A spatial genomic approach identifies time lags and historical barriers to gene flow in a rapidly fragmenting Appalachian landscape.

机构信息

Department of Biology, University of Kentucky, Lexington, KY, USA.

Department of Forestry and Natural Resources, University of Kentucky, Lexington, KY, USA.

出版信息

Mol Ecol. 2020 Feb;29(4):673-685. doi: 10.1111/mec.15362. Epub 2020 Feb 11.

Abstract

The resolution offered by genomic data sets coupled with recently developed spatially informed analyses are allowing researchers to quantify population structure at increasingly fine temporal and spatial scales. However, both empirical research and conservation measures have been limited by questions regarding the impacts of data set size, data quality thresholds and the timescale at which barriers to gene flow become detectable. Here, we used restriction site associated DNA sequencing to generate a 2,140 single nucleotide polymorphism (SNP) data set for the copperhead snake (Agkistrodon contortrix) and address the population genomic impacts of recent and widespread landscape modification across an ~1,000-km region of eastern Kentucky, USA. Nonspatial population-based assignment and clustering methods supported little to no population structure.
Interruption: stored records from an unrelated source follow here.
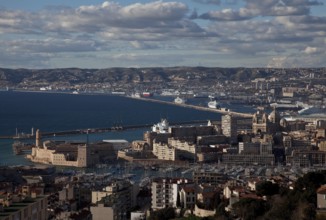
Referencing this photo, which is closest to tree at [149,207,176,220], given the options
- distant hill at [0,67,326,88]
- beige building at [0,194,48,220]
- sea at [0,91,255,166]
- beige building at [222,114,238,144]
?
beige building at [0,194,48,220]

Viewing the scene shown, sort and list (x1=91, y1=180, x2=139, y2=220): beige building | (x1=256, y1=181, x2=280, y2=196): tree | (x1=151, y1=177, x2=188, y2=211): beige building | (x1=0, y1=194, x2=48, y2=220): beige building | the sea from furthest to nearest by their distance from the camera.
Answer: the sea
(x1=151, y1=177, x2=188, y2=211): beige building
(x1=91, y1=180, x2=139, y2=220): beige building
(x1=256, y1=181, x2=280, y2=196): tree
(x1=0, y1=194, x2=48, y2=220): beige building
However, using individual-based spatial autocorrelation approaches we found evidence for genetic structuring which closely follows the path of a historically important highway which experienced high traffic volumes from c. 1920 to 1970 before losing most traffic to a newly constructed alternative route. We found no similar spatial genomic signatures associated with more recently constructed highways or surface mining activity, although a time lag effect may be responsible for the lack of any emergent spatial genetic patterns. Subsampling of our SNP data set suggested that similar results could be obtained with as few as 250 SNPs, and a range of thresholds for missing data exhibited limited impacts on the spatial patterns we detected. While we were not able to estimate relative effects of land uses or precise time lags, our findings highlight the importance of temporal factors in landscape genetics approaches, and suggest the potential advantages of genomic data sets and fine-scale, spatially informed approaches for quantifying subtle genetic patterns in temporally complex landscapes.

摘要

基因组数据集提供的分辨率加上最近开发的空间信息分析方法,使研究人员能够在越来越精细的时间和空间尺度上量化种群结构。然而,实证研究和保护措施都受到了一些问题的限制,这些问题涉及到数据集大小、数据质量阈值以及基因流动障碍可检测到的时间尺度。在这里,我们使用限制性位点相关 DNA 测序生成了铜斑蛇(Agkistrodon contortrix)的 2140 个单核苷酸多态性(SNP)数据集,并解决了美国肯塔基州东部约 1000 公里范围内最近广泛的景观改造对种群基因组的影响。非空间基于种群的分配和聚类方法支持几乎没有种群结构。然而,使用基于个体的空间自相关方法,我们发现了遗传结构的证据,这些证据与一条历史上重要的高速公路的路径密切相关,这条高速公路在 1920 年至 1970 年期间交通流量很大,之后大部分交通都转移到了一条新修建的替代路线上。我们没有发现与最近修建的高速公路或地表采矿活动相关的类似空间基因组特征,尽管时间滞后效应可能是导致没有出现任何新的空间遗传模式的原因。我们 SNP 数据集的抽样表明,使用多达 250 个 SNP 就可以获得类似的结果,并且对于缺失数据的一系列阈值,对我们检测到的空间模式的影响有限。虽然我们无法估计土地利用或确切时间滞后的相对影响,但我们的研究结果强调了时间因素在景观遗传学方法中的重要性,并表明基因组数据集和精细尺度、空间信息方法在量化时间复杂景观中微妙遗传模式方面具有潜在优势。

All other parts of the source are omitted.